Date of Award

1980

Document Type

Thesis

Degree Name

Master of Arts (M.A.)

Department

Graduate School

First Advisor

Michael J. Davis

First Committee Member

Martin T. Gipson

Second Committee Member

Tom S. Allison

Third Committee Member

Mary Lynn Young

Abstract

Conversational skills training was administered to two developmentally delayed male residents of a board and care home to increase each subject's use of encouraging comments and on-topic questions during conversations with another resident. The effects of the skills training package of instructions, behavior rehearsal, modeling, and feedback were assessed in a multiple-baseline design across the behaviors of encouraging comments and on-topic questions. Training was successful in that each subject increased his use of both target conversational behaviors above criterion level. The two subjects who received training were also assessed to see if the conversational behavior generalized to a third subject.
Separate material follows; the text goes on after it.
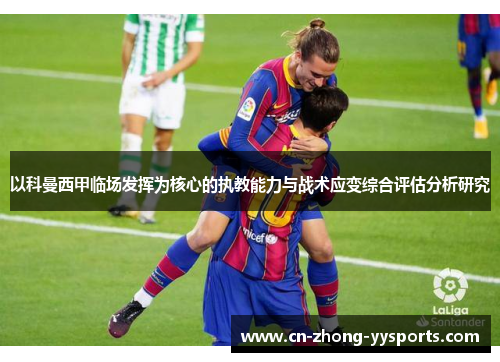 以科曼西甲临场发挥为核心的执教能力与战术应变综合评估分析研究 以科曼西甲临场发挥为核心的执教能力与战术应变综合评估分析研究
This subject was also an adult, developmentally delayed male resident of the home. The two target behaviors generalized to the third subject during a single follow-up observation session. In addition, follow-up assessments for the two trained subjects indicated that each subject's increased use of encouraging comments and on-topic questions in conversation persisted over a one week period. The conversational skills training also resulted in an improvement in their social speech. Four judges, blind with respect to training conditions and subjects, subjectively rated the conversational behavior of each of the subjects on a bi-polar (1 = poor, 10 = excellent) rating scale while listening to pre-training and post-training tapes. All four judges rated each of the trained subjects as a better conversationalist after training.